* _Passage to read_
====================
Is there anything more pleasing than a perfect plate of pasta?
Perhaps. But not much.
I can pinpoint the day and hour of my last plate of perfect pasta. It was corzetti, and it was more of a taste, rather than a plate. I ate this standing up, negotiating armfuls of *stuff* – including my camera – elbow-to-elbow with 84 gazillion other people at this year’s James Beard Awards in New York City. And yet, all of those inconveniences seemed to fade away during the few short bites of the supple discs of flour dough pasta lightly sauced with walnut pesto and garnished with marjoram and Parmesan.
Marc Vetri, whom I’ve been “foodie stalking” for years, and his two-man team were rolling, cooking, and finishing that transcendent corzetti on table-top burners. (Vetri won the James Beard for the Best Chef Mid-Atlantic in 2005.) It was impressive.
As if I hadn’t already been frothing at the mouth for years to get to his restaurant, Vetri Ristorante, I renewed my resolve and put it on my calendar.
And because it was the main focus (other than seeing good friends, of course) of my recent trip to Philadelphia, I ate at Vetri not once, but twice. Though many other restaurants in the city beckoned, Vetri was Mecca for me. I enlisted two of my dearest dining friends to join me in my pilgrimage. They drove in from New Jersey.
Vetri is the kinder, gentler Babbo. Other than having incredible pasta programs (and being located in a retrofitted townhouse), the two are little alike. But I found myself comparing them almost immediately and continuously.
====================
* _Data below_
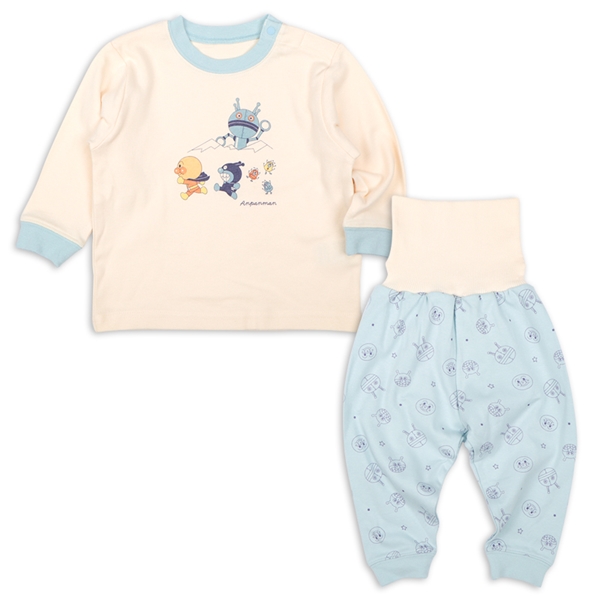 [LbY]pW} Ap} TbNX VExr[EqǂEpW}Eւ⒅ LbYiqǂjEpW}ECi[i100`120cmjpW}E[EGAij̎qjԂ{܁iAJ`z|j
====================
* _Work to complete_
Could you pick up the Vetri blog post after its final sentence and keep writing it? The listing is separate material and has no connection to the Vetri blog post.

* _Exercise answer_
Neither Vetri’s food nor its service brandishes the aggressive edges that Batali’s does. Vetri’s got curves, gilded with French flourishes (haunted by the former tenant?) – fondue instead of fondutta, sabyon instead of zabaglione, and crépe instead of crespelle – and softened by a mostly female wait staff. Whereas Vetri’s food is more playful and moors slightly farther from Italy, Batali’s seems set in stone – perhaps from having the benefit (or curse) of more media and chatter and more years of developing a menu of rotating “signatures” – Batali feels more dogmatic. Whereas I wouldn’t miss having a knife at Vetri, I’d never think of eating a meal at Babbo without one.
This is not to say Vetri’s food isn’t hearty, rustic, or bold. What I had was immensely so. But this is Italian food with one pinky raised.
There are a number of ways to enjoy Marc Vetri’s cooking. On weeknights, you have a choice of ordering á la carte, the “Tasting Menu” ($115) or the “Grand Tasting Menu” ($135), the latter of which is a progression of antipasti (a flurry of snacks followed by one or two composed plates), primi (two per person – with us, they even brought out a third for each of the two courses for us to share), secondi (fish or meat), an intermezzo (or, pre-dessert), and dolci (dessert).
On the tasting, the staff first consults with the table: preferences, allergies, and dislikes are discussed.
The first evening, the “Grand Tasting” presented (Click here to see all of the photos from this meal):
Marinated Zucchini Sticks
Wrapped in prosciutto
Local chevre with pickled wax beans
Filled with plum and wrapped in lardo
Tomato, bacon, and basil
Pastrami Foie Gras
Brioche and rhubarb mostarda
Bresaolo, pancetta, coppa, calabresa, soppressata, black pepper-cured sausage.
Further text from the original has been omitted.